Just watching AA.jl slowly begin to cover more and more of Nemo (and stated in Development roadmap for AbstractAlgebra.jl · Issue #64 · Nemocas/AbstractAlgebra.jl · GitHub). If the plan is to never include specializations in Julia that would seem a little odd given how much is getting covered there.

Thanks! Wow, looks like we should be making use of the FLINT wrapper for now.

The plan of AbstractAlgebra was to supplement the fast C implementation coming from FLINT, not to replace it. The idea is to provide generic functionality which is not covered by FLINT, e.g. polynomial rings over polynomial rings etc. Because the implementation is generic, one gets another implementation of e.g. Z[x,...] for free, this time using BigInt.

1 Like

Good to know. It would be nice to drop a binary but it’s not the most crucial thing in the world since the jlls seem to be pretty stable.

I was concerned SymPy might be getting a slow name here as it is being called through SymPy.jl, but I tested that this code, which only utilized PyCall has essentially the same timings over n in {2,4,8,16}:

julia> using PyCall

julia> sympy = PyCall.pyimport_conda("sympy", "sympy");

julia> x,y,z = sympy.symbols("x,y,z")
(PyObject x, PyObject y, PyObject z)

julia> p = sympy.expand(sympy.Pow((1 + x + y + z), n));

julia> @time q = sympy.expand(sympy.Mul(p, sympy.Add(p,1)));

I don’t think PyCall introduces much overhead here, though it may, so I would expect the timings within a Python session to be similar.

Since one of the themes in this thread has been the composability of parallel Julia programs, I cannot help but comment that there is a concern in the composability of ThreadingUtilities.jl (and so CheapThreads.jl that depends on it).

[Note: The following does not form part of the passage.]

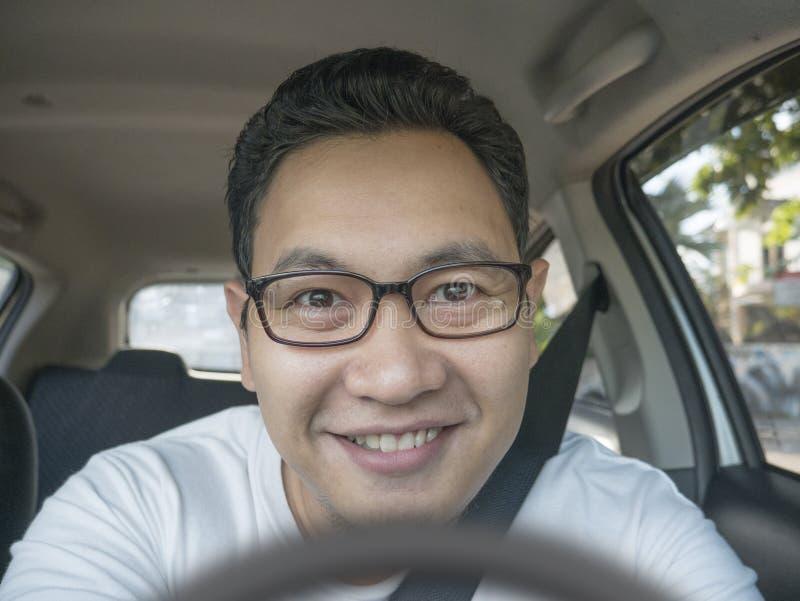 微笑的愉快的男性司机 免版税库存照片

There is a discussion in: Overhead of `Threads.@threads` - #16 by tkf. @Elrod said he had some ideas of fixing it so it may be fixed or mitigated at some point, though.

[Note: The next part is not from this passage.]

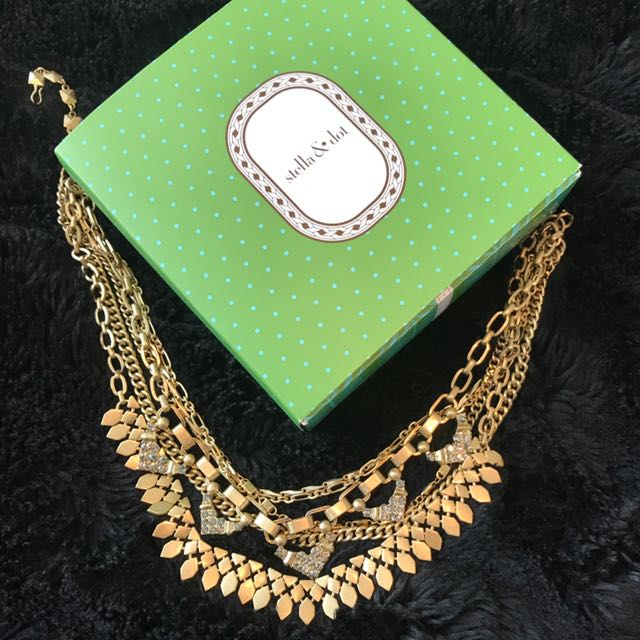 Stella & Dot New Brushed Gold Necklace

I think composability for parallel Julia programs will be a community effort. For example, APIs with data races (e.g., a function that mutates global states without holding a lock) cannot be composed with parallel functions. A more subtle example is that, if a package manipulates the scheduling aspect of the task too eagerly, it may not work well in the context of a large application. The basis of composability is the centralized management of computation resources (= CPU + cache). Of course, I think any “hacks” will be justified if it helps you in the end. It is your software, after all. However, I cannot imagine a scenario that the Julia ecosystem evolves into a composable parallel platform without trusting the core parallel task runtime.

5 Likes

I think a really key point here though is that having a standard way to do composable threading is very different than having an optional one that you can use if you want to. It’s only really effective if everyone uses it. That’s why I don’t credit Cilk towards C/C++: not only do you need a special compiler and language extentions, but if one library uses pthreads and another library uses Cilk, the combination is not going to scale well. Same with other systems — a composable threading system is only effective if everyone buys in.

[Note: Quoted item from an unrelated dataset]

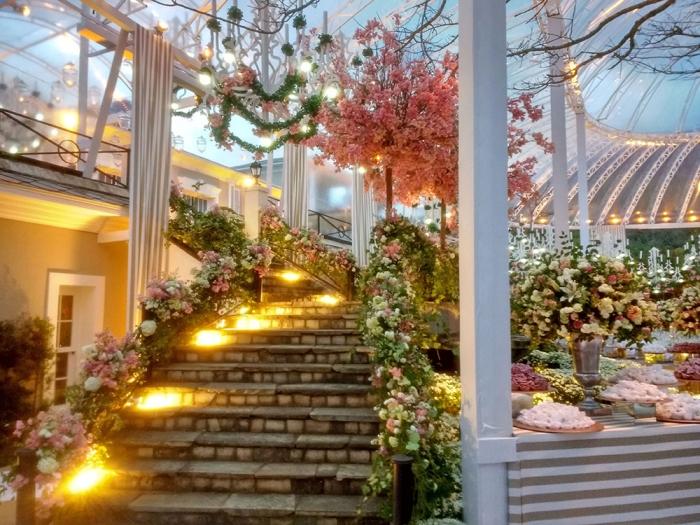 escada de acesso a festa...
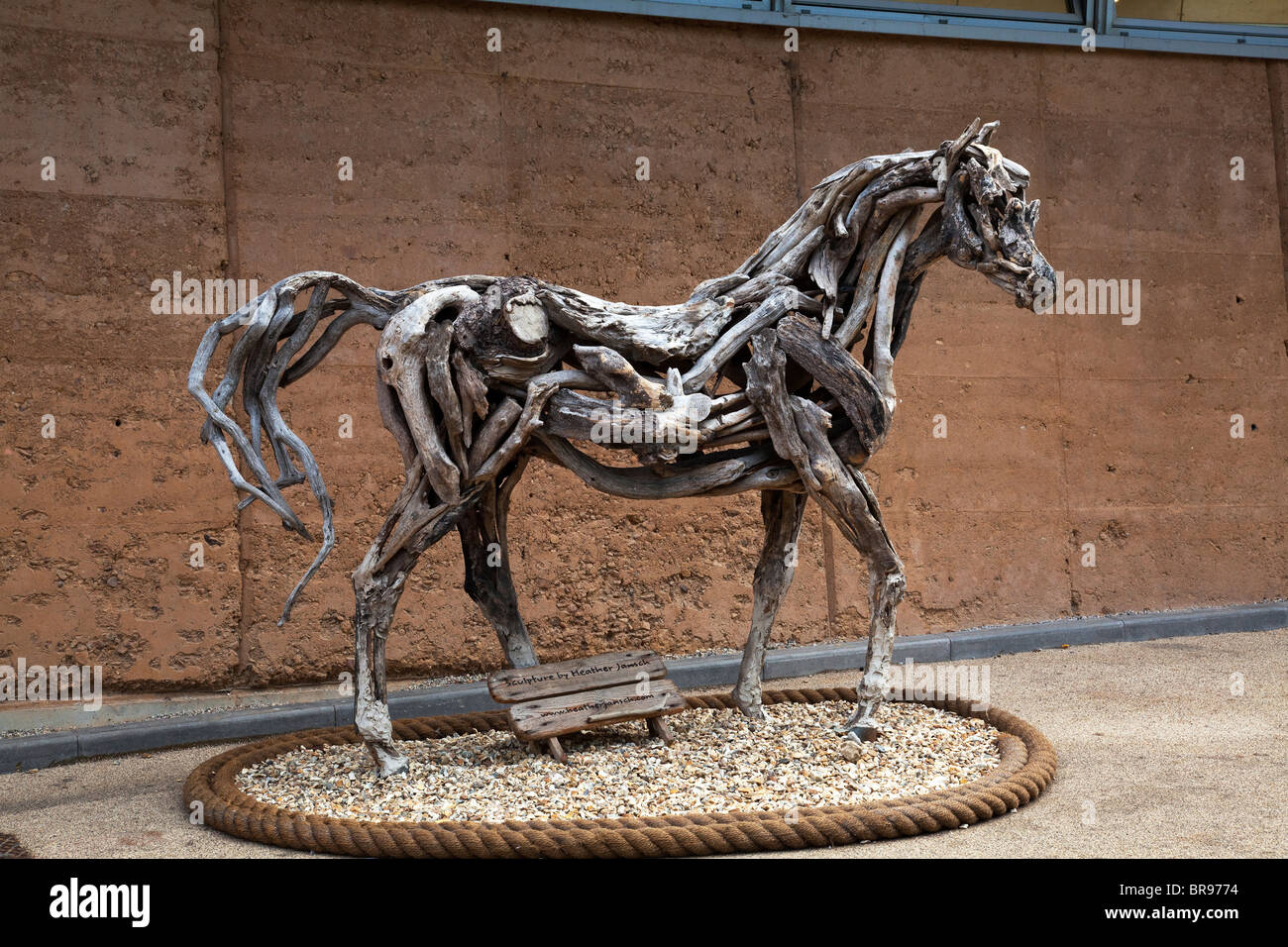 Wooden Horse Sculpture By Heather Jansch At The Eden Project Stock Photo Alamy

Go’s superpower as a language seems to be the fact that they implemented an incredibly good built-in task-based threading system and absolutely everyone uses it. It’s so important that the keyword for it is go — the same as the name of the language. That and they’ve optimized the heck out of it so that it’s really, really efficient and reliable and the garbage collector is very low latency despite the threading.

Reducing spawn overhead is definitely a compiler team todo, but hasn’t lately been as high up as reducing compiler latency.

14 Likes

For what it’s worth, if I recall correctly (@chriselrod correct me if I’m wrong) in Octavian the spawn overhead was most noticeable for small matrix sizes, where every nanosecond counts when you are trying to match the GFLOPS of OpenBLAS and MKL. For larger matrix sizes, it was less of an issue.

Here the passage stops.